▶ _Data provided_
= = = =

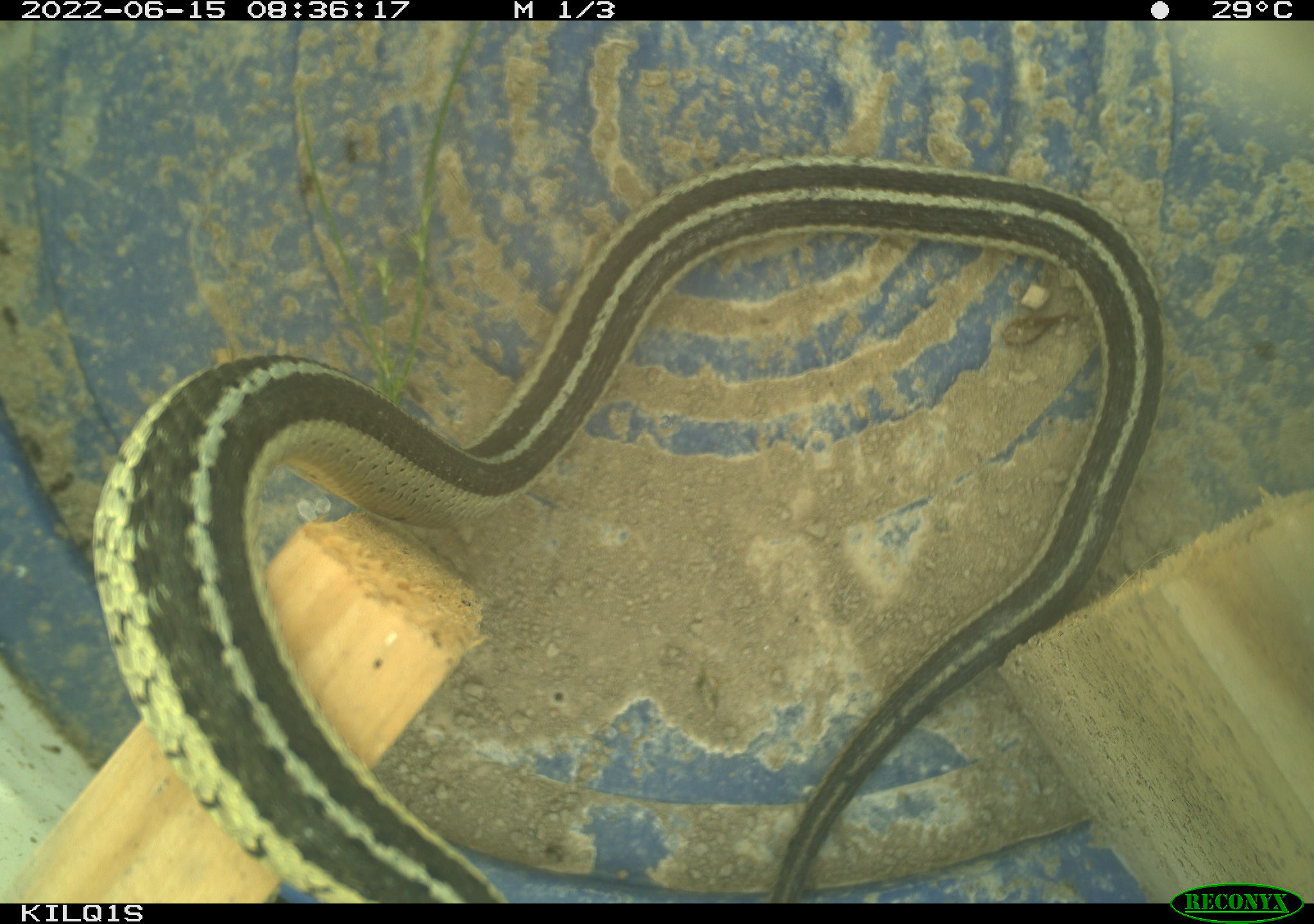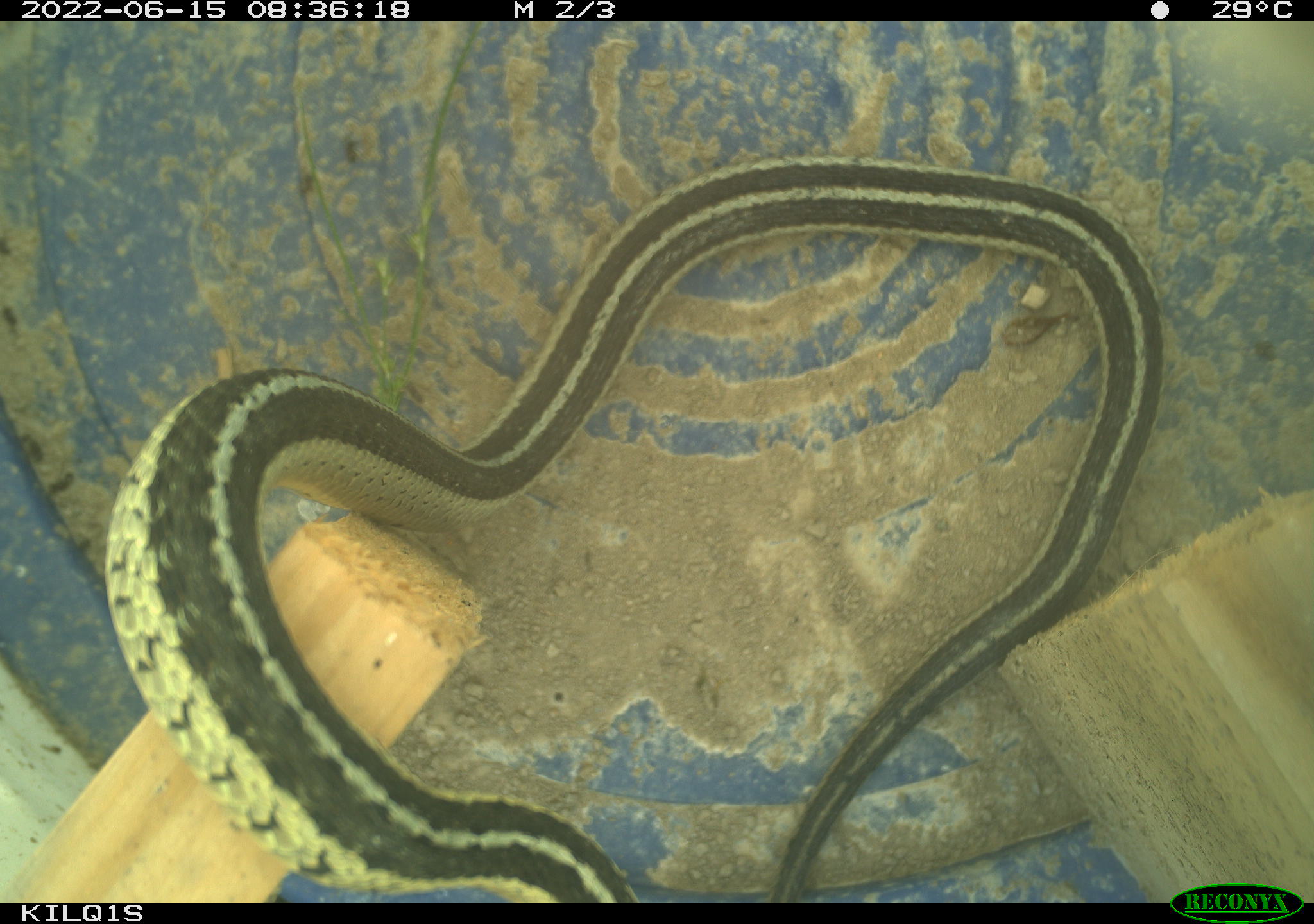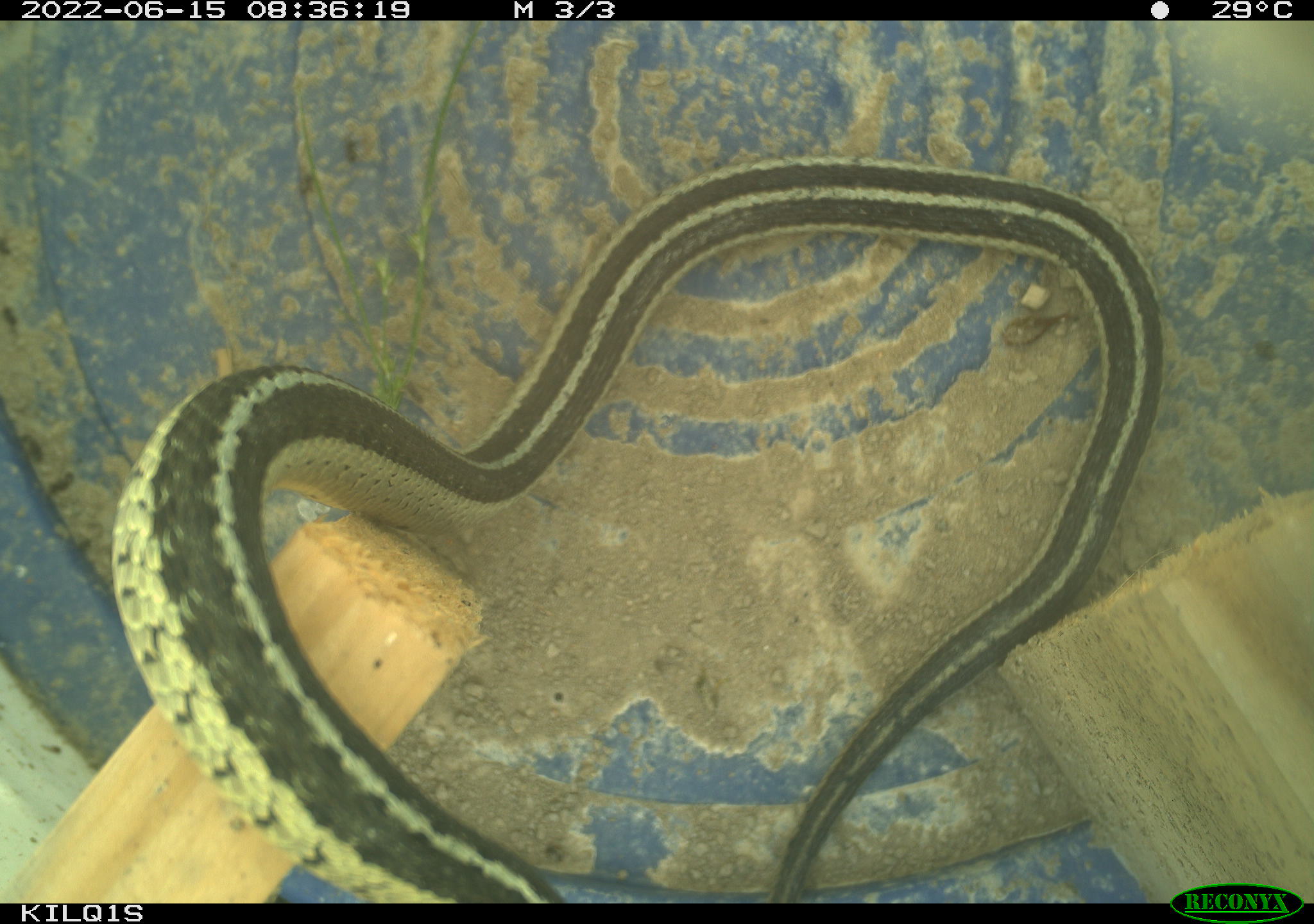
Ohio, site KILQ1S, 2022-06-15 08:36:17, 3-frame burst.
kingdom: Animalia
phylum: Chordata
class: Reptilia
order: Squamata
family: Colubridae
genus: Thamnophis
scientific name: Thamnophis sirtalis sirtalis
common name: eastern gartersnake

= = = =

▶ _Problem to work on_
Write out once more the lines above beginning at the line with "phylum: Chordata"; continue through the final line and stop there.

▶ _Problem solution_
phylum: Chordata
class: Reptilia
order: Squamata
family: Colubridae
genus: Thamnophis
scientific name: Thamnophis sirtalis sirtalis
common name: eastern gartersnake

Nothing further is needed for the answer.